McDonald’s Franchisee Groups Propose 15-Point Bill of Rights Preserving Owner Autonomy
McDonald's franchisee groups have prepared a 15-point Franchisee Bill of Rights to protect owner autonomy, including local control over menu pricing, with implications for store operations and workers.

Independent franchisee groups, including the National Owners Association, have prepared a 15-point Franchisee Bill of Rights that seeks to preserve owner autonomy and clarify the obligations between franchisor and franchisee. Central to the proposal is the right for local owners to set menu pricing, a move that pushes operational control back toward individual restaurants.
The document emphasizes preserving decision-making authority at the owner level and aims to draw clearer lines about responsibilities and limits on corporate mandates.
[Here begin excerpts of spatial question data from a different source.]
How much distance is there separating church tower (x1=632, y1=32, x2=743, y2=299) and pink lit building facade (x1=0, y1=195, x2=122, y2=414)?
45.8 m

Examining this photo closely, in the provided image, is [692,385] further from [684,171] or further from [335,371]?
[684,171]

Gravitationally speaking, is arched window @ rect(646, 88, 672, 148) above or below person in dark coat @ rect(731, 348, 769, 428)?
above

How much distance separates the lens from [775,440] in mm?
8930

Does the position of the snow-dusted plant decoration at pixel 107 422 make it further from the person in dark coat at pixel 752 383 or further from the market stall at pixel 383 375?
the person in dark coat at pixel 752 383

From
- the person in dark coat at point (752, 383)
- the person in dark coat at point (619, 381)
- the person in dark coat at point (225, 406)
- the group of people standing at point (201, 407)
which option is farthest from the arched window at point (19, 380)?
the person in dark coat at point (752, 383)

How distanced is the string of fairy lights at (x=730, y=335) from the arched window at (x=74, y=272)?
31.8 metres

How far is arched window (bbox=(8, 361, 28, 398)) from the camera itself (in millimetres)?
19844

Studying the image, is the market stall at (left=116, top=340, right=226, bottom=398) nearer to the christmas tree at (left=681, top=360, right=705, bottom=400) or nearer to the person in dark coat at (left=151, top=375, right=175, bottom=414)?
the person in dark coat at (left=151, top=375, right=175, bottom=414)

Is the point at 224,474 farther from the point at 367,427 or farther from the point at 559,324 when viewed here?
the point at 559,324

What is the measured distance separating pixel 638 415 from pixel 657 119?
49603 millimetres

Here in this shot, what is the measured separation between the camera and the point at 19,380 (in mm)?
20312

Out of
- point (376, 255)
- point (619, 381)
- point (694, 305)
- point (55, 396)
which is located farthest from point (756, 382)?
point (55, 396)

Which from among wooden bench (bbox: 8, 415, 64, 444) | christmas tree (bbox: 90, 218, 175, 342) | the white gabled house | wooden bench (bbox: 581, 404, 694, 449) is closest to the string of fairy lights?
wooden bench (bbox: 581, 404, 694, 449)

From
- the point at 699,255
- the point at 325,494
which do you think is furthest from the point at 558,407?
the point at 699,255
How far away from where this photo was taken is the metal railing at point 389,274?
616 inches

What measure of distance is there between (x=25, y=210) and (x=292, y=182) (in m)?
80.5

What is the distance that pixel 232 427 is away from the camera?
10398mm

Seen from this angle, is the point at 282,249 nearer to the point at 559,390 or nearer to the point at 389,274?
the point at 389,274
Franchisees framed the initiative around autonomy, arguing that local market conditions should guide pricing and other on-the-ground decisions. The proposal arrives amid ongoing debates in franchised restaurant systems about how much control should rest with corporate headquarters versus individual operators.
For employees and hourly workers, the issues in the bill could translate into meaningful workplace effects. Local pricing authority can affect store revenue, which in turn influences staffing levels, scheduling flexibility, hours worked, and managers' ability to fund training or overtime. When owners can set prices that better match local demand and costs, they may avoid cutting labor hours to preserve margins. Conversely, uneven pricing across markets could complicate district-level staffing models and regional wage strategies.
The proposals also aim to clarify franchisor and franchisee obligations, which has implications for who pays for technology platforms, equipment upgrades, food-safety compliance and other operational costs. Responsibility for those costs affects franchisee cash flow and their capacity to maintain payroll and invest in employee-facing improvements. Greater clarity could reduce disputes that distract managers and general managers from day-to-day operations and workforce management.
The National Owners Association and other independent owners are positioning the bill as a framework for future negotiations with McDonald's corporate leadership. How McDonald's responds will determine whether the Franchisee Bill of Rights becomes a negotiated set of operating principles, influences franchise agreements, or remains a statement of priorities by owner groups. Any shift in the balance of control could also influence franchise recruitment, store investment decisions, and regional labor practices.
For workers and managers at local McDonald's restaurants, the stakes are practical: who sets prices, who funds upgrades, and who ultimately makes tradeoffs between labor and other costs. Monitor communications from your local owner and corporate announcements to see whether the proposal leads to new agreements or operational changes in your market. The next steps will shape bargaining dynamics between owners and corporate leadership and could have downstream effects on scheduling, staffing and store-level investment.